Archie's adaptation of Poe's "Tell-Tale Heart," the story of a man who dives headlong into insanity because of his master's "evil eye," is faithful, but the obvious attraction here is Reed Crandall's iconic artwork. Unlike George Evans, Crandall's fellow alumnus at EC, Reed only seems to have gotten better with the passing decade. The black-and-white presentation only makes the shocking reveal that much more effective.

"Howling Success!"
Joe Schneider's a no-good bum who can't even pick the right horses and he's got a nagging wife, Ethel, who reminds him of said fact every night. One night, after a round of drinking, Joe heads out into the night and stumbles onto a werewolf enjoying its latest meal. The creature chases Joe into a cemetery but the terrified runt is able to squeeze through the bars and escape disembowelment. Joe gets a great idea and tells the werewolf to meet him back in the same spot the following night and he'll feed the nagging battle-axe to the monster. The next night, Joe coaxes "big mouth" out to the spot but the beast is a no-show. That is, until Ethel emerges from the car as... the werewolf. Supremely silly (so Joe lived with this woman for how many years without discovering her secret?) fear fiction has some atmospheric Torres art but little else.


Despite warnings from his cousin and his lawyer, Mr. George decides to hold on to the "Haunted!" hotel he has inherited from his uncle. George hires an "authority on ghosts," Mr. Ransome, to spend the night with him in the hotel to dispel any fears. Almost immediately, the pair are subject to three separate occurrences of what appear to be ghostly suicides, reenactments of deaths that had taken place in the hotel decades before. Ransome isn't buying it, so he digs a little deeper and discovers George's cousin and lawyer behind a curtain with a film projector. When George asks Ransome how he could be so sure the hotel was not haunted, the supernatural PI disrobes down to his skeleton and exclaims, "It takes one to know one!" Like "Howling Success!," "Haunted!" is a really nice story to look at but don't dare read the words.
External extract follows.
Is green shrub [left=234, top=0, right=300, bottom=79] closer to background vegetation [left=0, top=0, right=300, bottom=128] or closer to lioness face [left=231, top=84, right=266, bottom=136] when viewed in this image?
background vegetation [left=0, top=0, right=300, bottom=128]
The climax is inane (not much word of mouth for a ghost PI who gives away his secret and then kills his employer, is there?) and the plot might be as skimpy as the salary Warren had Archie on.

"Incident in the Beyond!"
A space ship attempts a long journey by testing a new warp drive that will enable the ship to travel millions of miles in a short time. The previous ship, launched twenty years before, disappeared without a trace. Just as the ship is about to make the jump into warp-drive, an alien vessel approaches. Despite several transmissions, the aliens fail to respond and are destroyed when the captain deems them a safety risk. The journey resumes; the rocket enters warp-drive and exits into an entirely different solar system mere minutes later. Their mission a success, our heroes head into a "reverse-warp" and find themselves back at Point A, where an alien ship sits, waiting. A voice on their radio identifies the ship as being from Earth but our crew discovers that their radio has been damaged and can't respond. As they are fired on and destroyed, they realize that the ship in front of them is the next test rocket sent to find them after they disappeared twenty years before. And so on and so on.

"Return Trip!"
If anything else, "Incident in the Beyond!" proves teenager Archie Goodwin was a Weird Science/Fantasy fan and took copious notes. "Incident..." has the same structure and twist as a dozen Al Feldstein "time is a string" stories that ran in those two titles. Gray Morrow's work on this (as well as on the previous story) is nicely done, with a look of photo-realism to some of the panels. As a Monday Morning Quarterback (who's already read most of these Creepy and Eerie stories a couple of times each), I'll just say that the Warren titles excelled at the horror and fell a little short when it came to SF.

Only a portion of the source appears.